To that end, Cole’s team has been breaking ground with a unique approach to studying brain network connectivity and functioning as it applies to schizophrenia: a technique called “activity flow mapping,” which examines how activity moves in the brain, and the type of brain-region connectivity patterns that occur, when the brain is both at rest and doing tasks.
Schizophrenia patients typically suffer from connectivity dysfunctions. Cole’s idea, which he’s been working on since 2014, is to create models from these brain-connectivity patterns between regions of the brain—models that can actually predict activity flow downstream—and then intervene to alleviate connectivity dysfunction in these patients.
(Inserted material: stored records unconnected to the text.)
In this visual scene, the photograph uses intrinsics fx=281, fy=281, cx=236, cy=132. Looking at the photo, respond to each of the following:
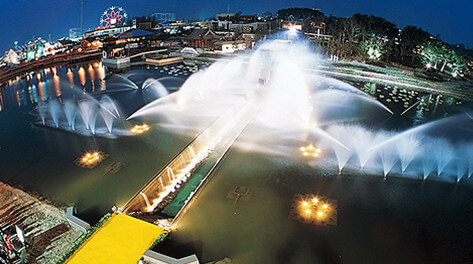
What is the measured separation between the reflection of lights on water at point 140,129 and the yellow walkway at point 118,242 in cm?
1236

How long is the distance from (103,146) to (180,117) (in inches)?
337

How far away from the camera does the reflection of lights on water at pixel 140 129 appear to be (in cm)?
2638

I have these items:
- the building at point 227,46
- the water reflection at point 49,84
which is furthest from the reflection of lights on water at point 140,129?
the building at point 227,46

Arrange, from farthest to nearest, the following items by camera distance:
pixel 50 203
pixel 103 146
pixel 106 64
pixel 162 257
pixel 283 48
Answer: pixel 283 48
pixel 106 64
pixel 103 146
pixel 50 203
pixel 162 257

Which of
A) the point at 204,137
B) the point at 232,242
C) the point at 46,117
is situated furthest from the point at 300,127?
the point at 46,117

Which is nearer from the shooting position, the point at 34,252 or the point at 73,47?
the point at 34,252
In a paper published this summer in the journal Science Advances, he and his team reached something of a milestone: They not only reiterated how activity-flow models can accurately predict task-related brain activations in both simulated and empirical data from healthy young adults, but they showed how those same models can accurately predict aberrant cognitive activations across multiple brain networks. The team then simulated a connectivity-based clinical intervention, predicting specific treatments that actually normalized brain activations and behavior in schizophrenia patients.
“The activity-flow methodology is predictive but also generative: You take someone’s brain connectivity and produce an artificial network model to see how it will generate activity in brain regions, the idea being that we can change connections in the model and see what would likely happen if we changed those connections in a real human brain,” said Cole. “This is the first time we’ve actually made a hypothetical treatment, simulated an intervention in a model that made predictions from each subject's brain data," said Cole. “The treatment may actually work as-is, though no model is perfect and needs to be tested.”
Cole says that his next step would be to test his hypothetical treatment in actual patients but that it’s hard to change brain connectivity systematically, so more work needs to be done, especially to do it reliably. At the same time, he acknowledges that seven years in, he and his team have come a long way with their research, and he’s excited about the challenges that lie ahead.
“We’re making progress in understanding how the brain works and what goes wrong in patients with schizophrenia and other conditions, and we’re hopeful we'll see some of the practical benefits of this research in the not-too-distant future,” said Cole. “Like most fundamental research, it's more about understanding so foundational that it'll have many unforeseeable benefits, with a lot of those benefits felt far down the road.”